Since reading Gulag Archipelago (more like slugging through that beast of a book), the image of the magnifying glass has not left my mind. When I became a mother, Solzhneitsyn’s magnifying glass became the most powerful tool for perspective in my life.

I am not comparing motherhood to the gulags, although there are days when that comparison may fit. But motherhood can feel very monotonous and claustrophobic to me at times.


There are days when everyone else in the world seems to be running past, while I sit on my front stoop folding laundry ad nauseam. Others are chasing down dreams, pursuing success and getting things accomplished while I sit in my uncoordinated pajamas reading Goodnight Gorilla and Safari Babies and eating PB&J for the fourteen thousandth time.

But then I think of my man Aleksandr on his rotting straw in prison, experiencing freedom and true beauty. And I get my proverbial magnifying glass and run it over my life, my surroundings, my day.

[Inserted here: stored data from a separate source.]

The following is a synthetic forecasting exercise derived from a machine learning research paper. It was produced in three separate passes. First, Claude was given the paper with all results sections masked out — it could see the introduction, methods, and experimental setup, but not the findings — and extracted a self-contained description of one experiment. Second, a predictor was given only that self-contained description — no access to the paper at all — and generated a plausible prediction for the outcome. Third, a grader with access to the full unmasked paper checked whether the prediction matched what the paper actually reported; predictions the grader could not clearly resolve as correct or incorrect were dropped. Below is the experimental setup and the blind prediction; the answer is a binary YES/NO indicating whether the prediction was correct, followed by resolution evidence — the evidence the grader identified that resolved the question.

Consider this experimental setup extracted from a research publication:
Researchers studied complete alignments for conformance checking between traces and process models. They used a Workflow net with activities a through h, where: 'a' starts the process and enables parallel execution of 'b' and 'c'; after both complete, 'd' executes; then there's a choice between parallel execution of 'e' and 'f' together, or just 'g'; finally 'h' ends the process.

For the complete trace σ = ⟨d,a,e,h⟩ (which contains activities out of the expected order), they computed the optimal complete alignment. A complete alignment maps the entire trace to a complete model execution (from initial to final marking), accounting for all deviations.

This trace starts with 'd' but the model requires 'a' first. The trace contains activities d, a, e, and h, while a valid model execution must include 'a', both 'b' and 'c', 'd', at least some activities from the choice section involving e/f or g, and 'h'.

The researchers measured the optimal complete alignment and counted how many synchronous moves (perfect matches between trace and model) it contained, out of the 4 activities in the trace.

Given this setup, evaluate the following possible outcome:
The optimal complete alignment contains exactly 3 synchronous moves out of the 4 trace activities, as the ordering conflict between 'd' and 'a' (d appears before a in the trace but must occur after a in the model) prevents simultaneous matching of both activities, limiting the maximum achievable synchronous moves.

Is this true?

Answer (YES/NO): YES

There are gifts here, things I would miss were I not tethered to these precious little humans, trapped in the confines of our home and the 5-mile radius in which I run errands.

“…The object of life is not prosperity as we are made to believe, but the maturity of the human soul.”

Wise words from a wise man who endured suffering beyond what I am able to imagine, yet found life and liberty in the midst of an oppressive regime.

If he found life and maturity for his soul there, in the worst life could throw at him, I can surely find life here in a land of freedom, in a home with healthy children, in the hands of a God who loves us far more than we could imagine.

Today I am thankful for the magnifying glass that is motherhood.